Extracted material -
--- begin ---

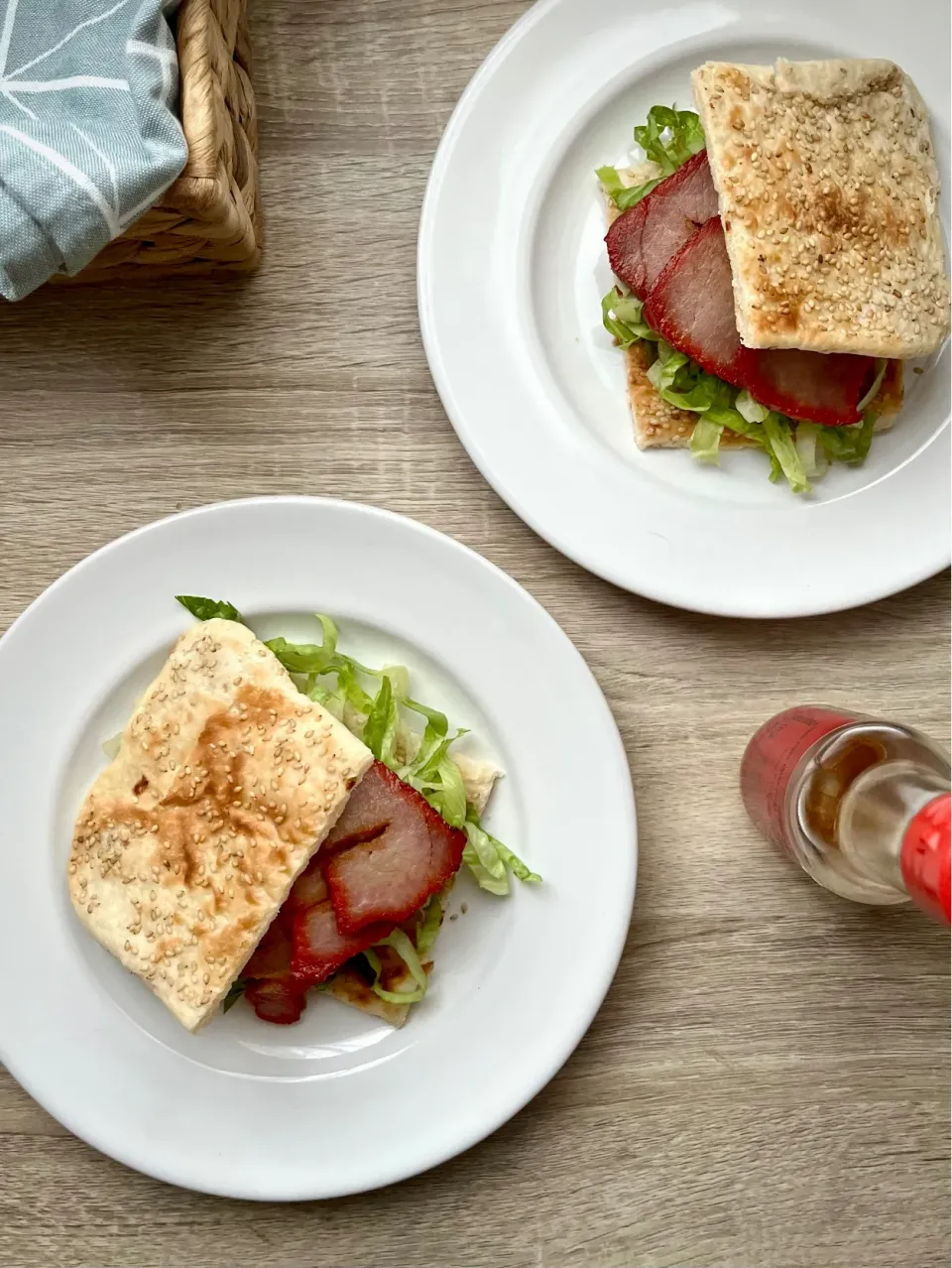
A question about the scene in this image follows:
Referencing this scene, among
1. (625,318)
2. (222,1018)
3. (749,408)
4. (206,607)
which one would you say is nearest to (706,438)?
(749,408)

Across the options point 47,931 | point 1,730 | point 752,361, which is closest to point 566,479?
point 752,361

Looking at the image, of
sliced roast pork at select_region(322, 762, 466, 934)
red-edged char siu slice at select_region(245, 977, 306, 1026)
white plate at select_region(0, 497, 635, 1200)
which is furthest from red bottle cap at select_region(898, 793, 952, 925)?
red-edged char siu slice at select_region(245, 977, 306, 1026)

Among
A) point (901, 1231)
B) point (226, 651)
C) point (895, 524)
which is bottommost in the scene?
point (901, 1231)

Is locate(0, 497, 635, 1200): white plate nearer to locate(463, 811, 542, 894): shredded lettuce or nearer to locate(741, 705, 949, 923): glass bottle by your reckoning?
locate(463, 811, 542, 894): shredded lettuce

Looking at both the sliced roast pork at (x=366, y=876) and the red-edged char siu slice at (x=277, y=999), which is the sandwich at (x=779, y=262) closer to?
the sliced roast pork at (x=366, y=876)

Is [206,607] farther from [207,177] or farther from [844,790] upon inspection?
[844,790]

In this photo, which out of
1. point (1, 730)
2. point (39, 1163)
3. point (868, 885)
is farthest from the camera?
point (39, 1163)

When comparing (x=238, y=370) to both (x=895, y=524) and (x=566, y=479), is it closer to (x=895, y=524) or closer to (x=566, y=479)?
(x=566, y=479)

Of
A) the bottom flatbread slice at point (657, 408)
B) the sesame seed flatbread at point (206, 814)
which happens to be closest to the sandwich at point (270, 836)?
the sesame seed flatbread at point (206, 814)
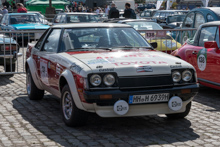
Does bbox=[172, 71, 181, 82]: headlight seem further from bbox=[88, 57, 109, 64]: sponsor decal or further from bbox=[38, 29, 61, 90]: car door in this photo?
bbox=[38, 29, 61, 90]: car door

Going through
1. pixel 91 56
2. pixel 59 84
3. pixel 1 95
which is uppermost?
pixel 91 56

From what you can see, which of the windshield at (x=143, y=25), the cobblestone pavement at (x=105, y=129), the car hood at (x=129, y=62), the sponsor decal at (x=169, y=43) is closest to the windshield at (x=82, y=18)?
the windshield at (x=143, y=25)

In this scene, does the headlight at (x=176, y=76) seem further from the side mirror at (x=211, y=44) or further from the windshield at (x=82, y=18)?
the windshield at (x=82, y=18)

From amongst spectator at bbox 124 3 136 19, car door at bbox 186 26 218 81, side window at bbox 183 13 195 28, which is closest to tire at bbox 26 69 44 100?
car door at bbox 186 26 218 81

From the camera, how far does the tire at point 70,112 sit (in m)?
6.47

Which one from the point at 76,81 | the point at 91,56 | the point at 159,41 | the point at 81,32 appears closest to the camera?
the point at 76,81

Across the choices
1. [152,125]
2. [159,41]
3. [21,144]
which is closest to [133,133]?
[152,125]

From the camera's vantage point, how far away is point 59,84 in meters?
6.97

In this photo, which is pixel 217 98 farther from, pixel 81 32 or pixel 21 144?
pixel 21 144

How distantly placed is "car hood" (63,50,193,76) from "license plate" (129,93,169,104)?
0.97ft

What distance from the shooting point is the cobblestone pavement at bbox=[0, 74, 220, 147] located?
19.5 feet

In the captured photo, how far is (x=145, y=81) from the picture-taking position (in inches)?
247

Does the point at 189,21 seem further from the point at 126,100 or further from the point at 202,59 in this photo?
the point at 126,100

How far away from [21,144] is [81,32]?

--- end ---

Rewrite the lines starting with the line containing "How distantly placed" and continuing through the end of the lines, changing "cobblestone pavement" to "stone pavement" and leaving everything else as it is.

How distantly placed is "car hood" (63,50,193,76) from "license plate" (129,93,169,104)?
0.97ft

What distance from the shooting point is the stone pavement at bbox=[0, 74, 220, 147] located?
19.5 feet

In the captured photo, how far is (x=145, y=81) from the picture-taking position (in inches)?
247

Does the point at 189,21 seem further from the point at 126,100 or further from the point at 202,59 in this photo?
the point at 126,100

How far away from [21,144] is [81,32]?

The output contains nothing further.